Task statement: Begin with the line containing "At what distance" and copy each line exactly through the last line of the entries, inclusive.

[Items from a data source]
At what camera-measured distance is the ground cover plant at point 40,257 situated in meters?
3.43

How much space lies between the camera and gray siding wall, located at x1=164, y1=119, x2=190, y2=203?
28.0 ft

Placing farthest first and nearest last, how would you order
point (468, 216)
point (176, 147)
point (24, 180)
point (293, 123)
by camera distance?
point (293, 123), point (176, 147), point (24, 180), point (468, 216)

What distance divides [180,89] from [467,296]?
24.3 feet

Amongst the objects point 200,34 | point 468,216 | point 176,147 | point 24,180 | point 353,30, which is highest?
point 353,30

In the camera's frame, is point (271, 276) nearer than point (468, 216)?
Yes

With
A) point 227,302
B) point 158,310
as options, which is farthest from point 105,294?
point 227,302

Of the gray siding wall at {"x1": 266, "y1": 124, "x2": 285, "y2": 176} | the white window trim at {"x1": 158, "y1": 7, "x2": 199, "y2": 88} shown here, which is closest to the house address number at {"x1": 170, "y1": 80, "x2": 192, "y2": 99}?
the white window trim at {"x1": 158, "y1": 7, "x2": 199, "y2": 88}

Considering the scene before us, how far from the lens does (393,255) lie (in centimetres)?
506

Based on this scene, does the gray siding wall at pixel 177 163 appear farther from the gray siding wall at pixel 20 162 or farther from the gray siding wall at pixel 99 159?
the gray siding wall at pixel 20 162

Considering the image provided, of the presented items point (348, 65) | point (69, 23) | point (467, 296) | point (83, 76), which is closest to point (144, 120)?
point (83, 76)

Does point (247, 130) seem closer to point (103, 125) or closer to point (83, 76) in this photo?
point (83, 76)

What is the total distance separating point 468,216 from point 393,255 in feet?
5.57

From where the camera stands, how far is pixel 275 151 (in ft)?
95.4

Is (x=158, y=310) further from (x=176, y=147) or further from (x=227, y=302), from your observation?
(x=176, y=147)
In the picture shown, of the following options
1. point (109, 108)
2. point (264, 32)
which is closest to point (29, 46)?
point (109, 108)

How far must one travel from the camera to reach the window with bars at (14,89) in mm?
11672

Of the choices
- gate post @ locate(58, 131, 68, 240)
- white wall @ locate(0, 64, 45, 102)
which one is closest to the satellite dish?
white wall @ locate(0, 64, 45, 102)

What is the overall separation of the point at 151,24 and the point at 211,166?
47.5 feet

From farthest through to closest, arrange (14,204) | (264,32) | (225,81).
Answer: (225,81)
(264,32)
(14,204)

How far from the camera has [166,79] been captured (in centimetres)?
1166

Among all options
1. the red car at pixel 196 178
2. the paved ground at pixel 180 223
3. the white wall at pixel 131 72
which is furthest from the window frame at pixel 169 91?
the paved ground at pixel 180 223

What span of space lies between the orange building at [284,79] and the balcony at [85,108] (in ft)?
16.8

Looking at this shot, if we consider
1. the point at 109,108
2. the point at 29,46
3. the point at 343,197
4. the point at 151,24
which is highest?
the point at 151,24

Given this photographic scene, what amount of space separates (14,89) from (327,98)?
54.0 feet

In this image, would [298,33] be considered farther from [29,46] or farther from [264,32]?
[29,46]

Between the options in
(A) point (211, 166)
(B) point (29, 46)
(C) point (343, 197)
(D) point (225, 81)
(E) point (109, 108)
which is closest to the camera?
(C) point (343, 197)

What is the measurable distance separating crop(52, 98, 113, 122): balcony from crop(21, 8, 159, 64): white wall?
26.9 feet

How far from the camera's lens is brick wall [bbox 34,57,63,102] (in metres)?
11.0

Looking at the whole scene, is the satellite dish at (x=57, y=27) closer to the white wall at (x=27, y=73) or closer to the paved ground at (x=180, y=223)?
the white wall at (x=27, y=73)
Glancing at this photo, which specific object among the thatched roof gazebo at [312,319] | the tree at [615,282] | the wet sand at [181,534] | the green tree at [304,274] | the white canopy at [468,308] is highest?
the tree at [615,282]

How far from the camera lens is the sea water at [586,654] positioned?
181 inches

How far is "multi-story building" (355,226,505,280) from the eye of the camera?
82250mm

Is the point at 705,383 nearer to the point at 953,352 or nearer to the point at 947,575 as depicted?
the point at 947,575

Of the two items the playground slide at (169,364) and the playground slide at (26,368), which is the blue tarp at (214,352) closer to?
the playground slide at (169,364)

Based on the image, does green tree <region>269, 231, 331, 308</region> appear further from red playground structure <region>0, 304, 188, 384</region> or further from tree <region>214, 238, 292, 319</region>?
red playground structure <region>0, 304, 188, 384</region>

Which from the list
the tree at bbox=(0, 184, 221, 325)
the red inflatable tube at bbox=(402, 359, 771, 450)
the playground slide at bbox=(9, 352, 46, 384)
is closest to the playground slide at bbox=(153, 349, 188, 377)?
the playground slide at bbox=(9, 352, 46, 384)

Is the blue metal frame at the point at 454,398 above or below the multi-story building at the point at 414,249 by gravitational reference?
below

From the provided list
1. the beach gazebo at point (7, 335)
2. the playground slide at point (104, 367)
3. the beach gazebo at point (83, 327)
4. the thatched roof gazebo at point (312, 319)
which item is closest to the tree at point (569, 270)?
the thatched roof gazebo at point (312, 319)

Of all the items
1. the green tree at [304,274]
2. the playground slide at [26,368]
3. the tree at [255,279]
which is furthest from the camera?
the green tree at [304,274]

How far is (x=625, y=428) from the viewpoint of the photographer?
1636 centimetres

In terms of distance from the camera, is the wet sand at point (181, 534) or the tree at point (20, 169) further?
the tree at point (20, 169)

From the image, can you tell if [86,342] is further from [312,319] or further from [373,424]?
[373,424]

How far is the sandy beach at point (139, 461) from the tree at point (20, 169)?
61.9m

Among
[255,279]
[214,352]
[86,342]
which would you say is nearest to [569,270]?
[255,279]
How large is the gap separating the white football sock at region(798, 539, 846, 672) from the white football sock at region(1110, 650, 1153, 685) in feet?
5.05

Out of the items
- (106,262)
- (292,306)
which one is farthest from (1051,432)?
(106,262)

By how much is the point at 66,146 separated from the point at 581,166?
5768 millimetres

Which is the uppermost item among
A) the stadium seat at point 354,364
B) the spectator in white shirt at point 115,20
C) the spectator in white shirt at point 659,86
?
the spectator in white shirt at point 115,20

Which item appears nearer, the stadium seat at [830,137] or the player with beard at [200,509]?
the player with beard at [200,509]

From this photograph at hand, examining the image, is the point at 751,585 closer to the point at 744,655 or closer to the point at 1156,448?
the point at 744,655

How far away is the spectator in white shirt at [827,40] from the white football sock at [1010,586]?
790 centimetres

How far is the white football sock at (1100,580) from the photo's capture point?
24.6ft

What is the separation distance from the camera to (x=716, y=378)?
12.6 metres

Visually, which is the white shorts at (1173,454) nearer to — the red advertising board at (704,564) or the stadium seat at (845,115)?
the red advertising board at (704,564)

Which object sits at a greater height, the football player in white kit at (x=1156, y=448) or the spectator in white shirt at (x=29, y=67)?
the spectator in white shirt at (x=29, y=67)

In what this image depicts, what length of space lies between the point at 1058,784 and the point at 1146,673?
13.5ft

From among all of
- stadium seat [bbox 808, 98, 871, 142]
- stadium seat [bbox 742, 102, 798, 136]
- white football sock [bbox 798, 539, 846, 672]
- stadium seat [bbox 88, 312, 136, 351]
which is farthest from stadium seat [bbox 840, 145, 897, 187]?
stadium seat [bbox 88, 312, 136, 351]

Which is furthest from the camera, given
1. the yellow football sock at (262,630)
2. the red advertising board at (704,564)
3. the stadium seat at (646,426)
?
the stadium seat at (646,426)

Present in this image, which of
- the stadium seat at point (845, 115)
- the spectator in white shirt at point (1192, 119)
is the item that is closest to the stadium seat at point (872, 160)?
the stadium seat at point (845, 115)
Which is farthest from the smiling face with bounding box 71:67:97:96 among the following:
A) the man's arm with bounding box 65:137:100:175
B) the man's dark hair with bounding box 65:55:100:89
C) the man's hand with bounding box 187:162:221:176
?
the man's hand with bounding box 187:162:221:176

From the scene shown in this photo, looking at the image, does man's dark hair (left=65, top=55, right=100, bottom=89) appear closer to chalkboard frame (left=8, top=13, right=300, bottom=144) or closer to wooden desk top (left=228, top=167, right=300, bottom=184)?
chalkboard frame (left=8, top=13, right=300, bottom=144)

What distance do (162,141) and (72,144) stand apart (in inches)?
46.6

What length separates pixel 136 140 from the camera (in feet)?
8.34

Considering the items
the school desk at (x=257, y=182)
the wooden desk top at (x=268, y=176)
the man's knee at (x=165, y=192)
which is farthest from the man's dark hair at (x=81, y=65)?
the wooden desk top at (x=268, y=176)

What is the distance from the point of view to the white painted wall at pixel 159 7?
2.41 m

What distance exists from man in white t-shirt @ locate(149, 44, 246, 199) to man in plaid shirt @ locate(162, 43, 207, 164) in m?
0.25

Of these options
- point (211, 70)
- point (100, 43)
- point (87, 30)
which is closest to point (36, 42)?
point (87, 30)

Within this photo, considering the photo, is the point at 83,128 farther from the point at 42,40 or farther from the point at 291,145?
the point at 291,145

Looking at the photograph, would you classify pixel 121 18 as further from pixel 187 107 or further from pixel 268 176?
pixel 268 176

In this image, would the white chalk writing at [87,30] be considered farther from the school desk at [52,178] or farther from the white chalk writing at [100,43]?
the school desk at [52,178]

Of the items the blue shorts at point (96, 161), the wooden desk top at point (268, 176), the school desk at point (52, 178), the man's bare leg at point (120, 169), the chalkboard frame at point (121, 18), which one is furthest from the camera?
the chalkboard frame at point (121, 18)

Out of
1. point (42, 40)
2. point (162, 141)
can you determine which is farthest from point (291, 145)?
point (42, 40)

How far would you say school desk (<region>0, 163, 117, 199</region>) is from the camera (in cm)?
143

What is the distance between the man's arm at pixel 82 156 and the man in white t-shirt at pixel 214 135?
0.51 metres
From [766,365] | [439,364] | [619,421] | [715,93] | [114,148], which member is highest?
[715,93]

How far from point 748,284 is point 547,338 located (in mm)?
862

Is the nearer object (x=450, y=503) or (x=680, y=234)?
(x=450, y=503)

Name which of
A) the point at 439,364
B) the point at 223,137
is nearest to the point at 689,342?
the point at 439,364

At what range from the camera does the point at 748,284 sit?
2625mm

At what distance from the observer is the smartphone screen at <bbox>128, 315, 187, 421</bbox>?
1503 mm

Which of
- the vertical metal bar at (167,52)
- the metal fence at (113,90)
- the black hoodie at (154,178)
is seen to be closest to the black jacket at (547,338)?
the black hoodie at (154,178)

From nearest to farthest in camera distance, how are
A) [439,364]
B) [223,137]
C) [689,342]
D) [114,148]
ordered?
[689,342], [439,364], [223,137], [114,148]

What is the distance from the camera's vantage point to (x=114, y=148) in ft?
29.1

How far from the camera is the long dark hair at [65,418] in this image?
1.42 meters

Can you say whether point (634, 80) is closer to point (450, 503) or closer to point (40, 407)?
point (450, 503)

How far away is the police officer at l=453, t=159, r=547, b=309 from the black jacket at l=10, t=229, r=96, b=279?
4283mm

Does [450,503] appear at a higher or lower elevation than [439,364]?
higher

Exercise result:
At what distance from the observer is the smartphone screen at <bbox>128, 315, 187, 421</bbox>?
1503 mm

Which of
- the vertical metal bar at (167,52)
- the metal fence at (113,90)
- the black hoodie at (154,178)
is seen to be closest to the black jacket at (547,338)?
the black hoodie at (154,178)

From nearest to farthest in camera distance, how are
A) [439,364]
B) [223,137]
C) [689,342]
D) [114,148]
ordered?
[689,342], [439,364], [223,137], [114,148]

What is the distance from the camera's vantage point to (x=114, y=148) in ft?
29.1

How far from the camera is the long dark hair at [65,418] in this image?
1.42 meters

Can you say whether point (634, 80) is closer to point (450, 503) or closer to point (40, 407)?
point (450, 503)

How far away is the police officer at l=453, t=159, r=547, b=309 from the black jacket at l=10, t=229, r=96, b=279?
4283mm

Does [450,503] appear at a higher or lower elevation than [439,364]?
higher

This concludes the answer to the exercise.